Le rapport souligne que ces attaques se sont intensifiées en mai 2024, lorsqu’un assaut qualifié de « particulièrement grave » a été mené contre les camps de Lac Vert et de Mugunga, situés à une quinzaine de kilomètres à l’ouest de Goma. HRW indique qu’entre 10h00 et 11h00 le 3 mai, au moins trois roquettes de type 122 mm ont été tirées en direction de ces camps par les forces M23 et RDF, tuant au moins 17 civils, dont 15 enfants, et en blessant 35 autres.

Les civils pris pour cible n’ont pas seulement été victimes de tirs d’artillerie, mais également d’autres abus. HRW rapporte que les FARDC et les combattants alliés, tels que ceux de Wazalendo, ont violé les droits des civils en entrant dans les camps, où ils ont commis des exactions, dont des meurtres et des agressions sexuelles. Un incident particulièrement troublant est relaté, où un soldat FARDC, refusant de payer sa consommation d’alcool, a ouvert le feu et tué une jeune fille, avant d’être lui-même lynché par des habitants révoltés.

Les violences sexuelles sont également évoquées de manière détaillée. Clémentine de Montjoye, chercheuse principale de HRW en Afrique, a expliqué que des témoignages recueillis auprès des victimes et des organisations humanitaires, comme Médecins Sans Frontières (MSF), révèlent que des femmes et des jeunes filles ont été victimes de viols tant par les rebelles du M23 que par les soldats FARDC ou les miliciens Wazalendo. Selon MSF, entre novembre 2023 et avril 2024, une femme sur dix dans certains camps de déplacés autour de Goma a déclaré avoir été violée.
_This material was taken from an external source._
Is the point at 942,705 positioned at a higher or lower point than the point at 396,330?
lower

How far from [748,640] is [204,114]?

HRW appelle toutes les parties à respecter le droit international humanitaire et à éviter de placer des bases militaires à proximité des camps de déplacés. L’organisation exhorte également les commandants des forces en présence à prendre leurs responsabilités et à rendre compte des exactions commises par leurs hommes.

Clémentine de Montjoye a réitéré que la communauté internationale, y compris l’ONU, l’Union Européenne, et les États-Unis, devrait maintenir et renforcer les sanctions contre les dirigeants du M23, ainsi que contre les autorités impliquées dans ces crimes, tant en RDC qu’au Rwanda. Elle a déclaré que fournir des armes aux groupes commettant de telles atrocités pourrait être considéré comme une complicité de crimes de guerre.

Depuis la reprise du conflit entre le M23 et les FARDC à la fin de 2021, la situation humanitaire dans l’est de la RDC n’a cessé de se dégrader. Aujourd’hui, environ 2,4 millions de personnes sont déplacées dans la seule région du Nord-Kivu, et le nombre total de déplacés internes dans le pays atteint près de 7 millions, selon l’ONU. Cette crise s’inscrit dans un contexte de guerre par procuration, exacerbée par la rivalité pour le contrôle des ressources minières.

Le rapport mentionne également les conclusions des experts de l’ONU publiées en juillet 2024, qui estiment que le Rwanda dispose de 4 000 soldats présents en RDC, combattant aux côtés du M23. Interrogé par la BBC à ce sujet, le porte-parole du gouvernement rwandais n’a pas nié ces accusations, tout en soulignant le manque de volonté politique de Kinshasa pour résoudre la crise persistante dans l’est du pays.